Contravariant geometry and emergent gravity from noncommutative gauge theories

TL;DR

This paper explores how contravariant geometry underpins emergent gravity phenomena in noncommutative gauge theories, providing refined formulations, solutions, and demonstrating the emergence of curved backgrounds from noncommutative spaces.

Contribution

It introduces a refined formulation of contravariant gravity, connects it to emergent gravity from noncommutative gauge theories, and extends the framework to curved backgrounds like Kähler manifolds.

Findings

Contravariant gravity can describe noncommutative spacetime physics.

Emergent gravity phenomena occur on curved backgrounds via the Seiberg-Witten map.

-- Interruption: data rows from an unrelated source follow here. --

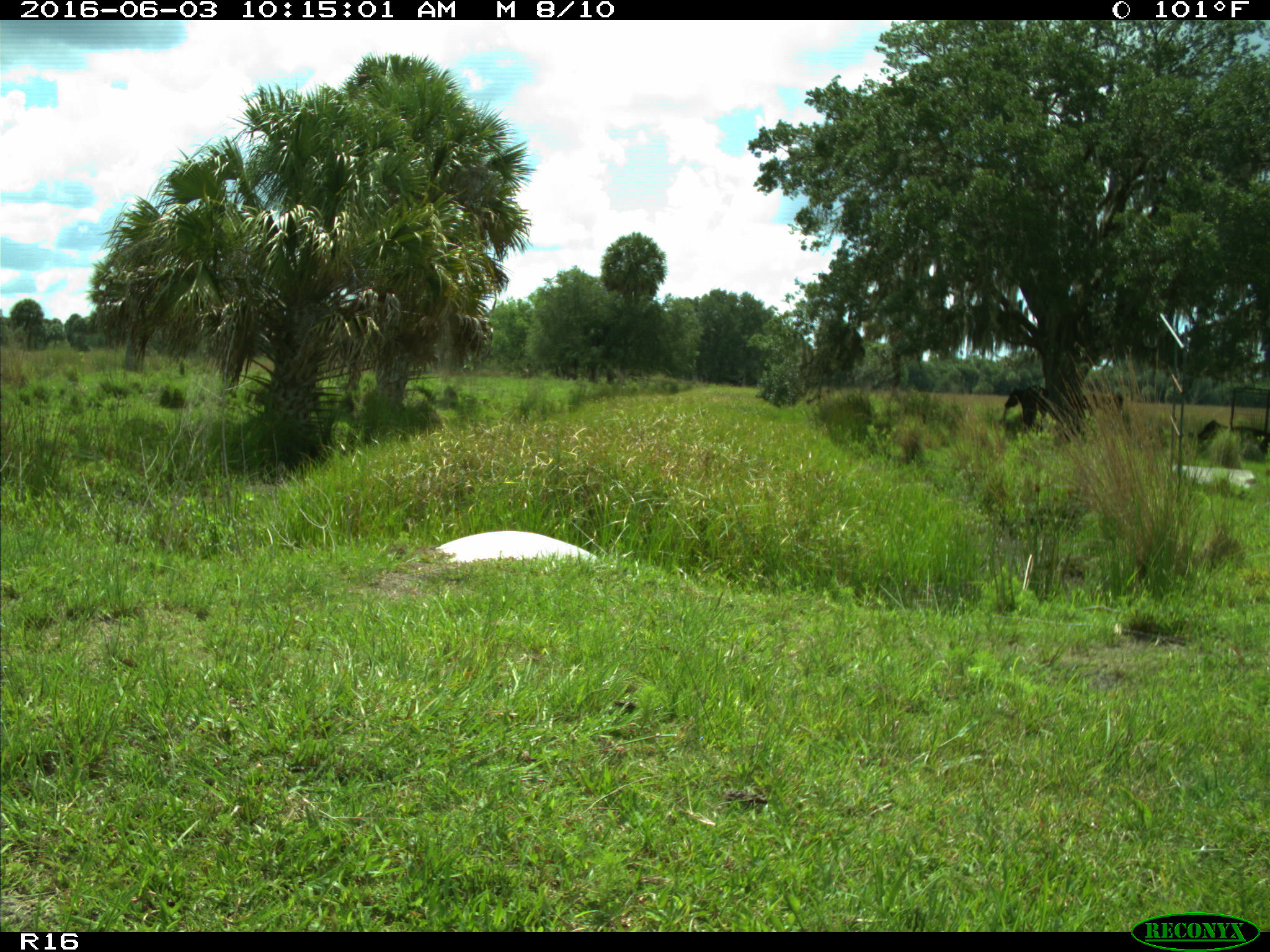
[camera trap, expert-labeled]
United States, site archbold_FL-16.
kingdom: Animalia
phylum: Chordata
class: Mammalia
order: Artiodactyla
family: Bovidae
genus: Bos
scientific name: Bos taurus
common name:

Contravariant geometry naturally captures fluctuations of the Poisson tensor and gauge fields.

Abstract

We investigate a relation of the contravariant geometry to the emergent gravity from noncommutative gauge theories. We give a refined formulation of the contravariant gravity and provide solutions to the contravariant Einstein equation. We linearize the equation around background solutions, including curved ones. A noncommutative gauge theory on the Moyal plane can be rewritten as an ordinary gauge theory on a curved background via the Seiberg-Witten map, which is known as the emergent gravity. We show that this phenomenon also occurs for a gauge theory on a noncommutative homogeneous K\"ahler background. We argue that the resulting geometry can be naturally described by the contravariant geometry under an identification of the fluctuation of the Poisson tensor with the field strength obtained by the Seiberg-Witten map. These results indicate that the contravariant gravity is a suitable framework for noncommutative spacetime physics.